Nothing in this Annex II shall preclude sales or transfers of Lock-Up Securities pursuant to a written plan for trading securities that is designed to satisfy the requirements of Rule 10b5-1 under the Exchange Act (a “10b5-1 Plan”) in effect as of the date of the Prospectus, provided that any filing under Section 16 of the Exchange Act made in connection with such sales shall clearly indicate in the footnotes thereto that such disposition of Lock-Up Securities was pursuant to a 10b5-1 Plan.

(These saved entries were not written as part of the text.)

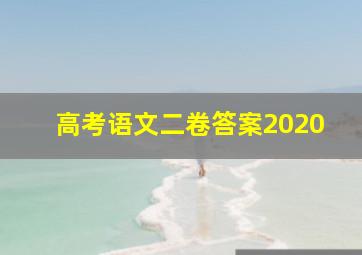 高考语文二卷答案2020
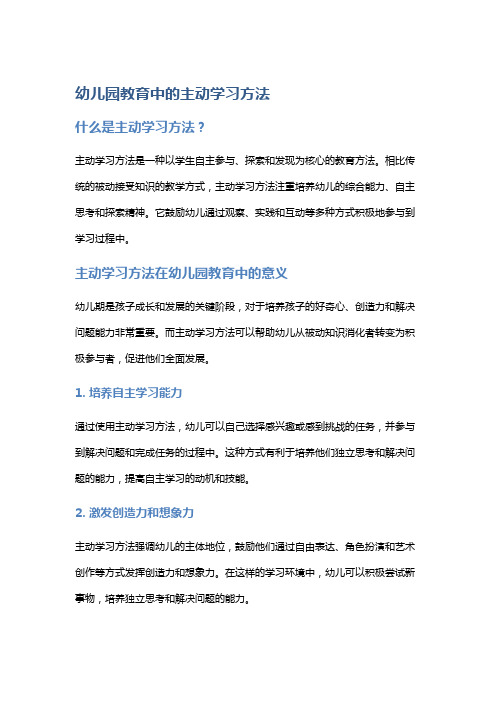 幼儿园教育中的主动学习方法

什么是主动学习方法？

主动学习方法是一种以学生自主参与、探索和发现为核心的教育方法。相比传统的被动接受知识的教学方式，主动学习方法注重培养幼儿的综合能力、自主思考和探索精神。它鼓励幼儿通过观察、实践和互动等多种方式积极地参与到学习过程中。

主动学习方法在幼儿园教育中的意义

幼儿期是孩子成长和发展的关键阶段，对于培养孩子的好奇心、创造力和解决问题能力非常重要。而主动学习方法可以帮助幼儿从被动知识消化者转变为积极参与者，促进他们全面发展。

1. 培养自主学习能力

通过使用主动学习方法，幼儿可以自己选择感兴趣或感到挑战的任务，并参与到解决问题和完成任务的过程中。这种方式有利于培养他们独立思考和解决问题的能力，提高自主学习的动机和技能。

2. 激发创造力和想象力

主动学习方法强调幼儿的主体地位，鼓励他们通过自由表达、角色扮演和艺术创作等方式发挥创造力和想象力。在这样的学习环境中，幼儿可以积极尝试新事物，培养独立思考和解决问题的能力。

If the Investor is not a natural person, the Investor represents and warrants that no single natural person, entity or “group” (within the meaning of Section 13(d)(3) of the Exchange Act), other than a natural person, entity or “group” (as described above) that has agreed to lock-up terms in substantially the same form as this Annex II, beneficially owns, directly or indirectly, 50% or more of the common equity interests, or 50% or more of the voting power, in the Investor.
The Investor now has, and, except as contemplated by clauses (a) and (c) of the second paragraph of this Annex II, for the duration of this Annex II will have, good and marketable title to the Investor’s Lock-Up Securities, free and clear of all liens, encumbrances and claims whatsoever. The Investor also agrees and consents to the entry of stop transfer instructions with the Company’s transfer agent and registrar against the transfer of the Investor’s Lock-Up Securities except in compliance with the foregoing restrictions (“Stop Transfer Instructions”).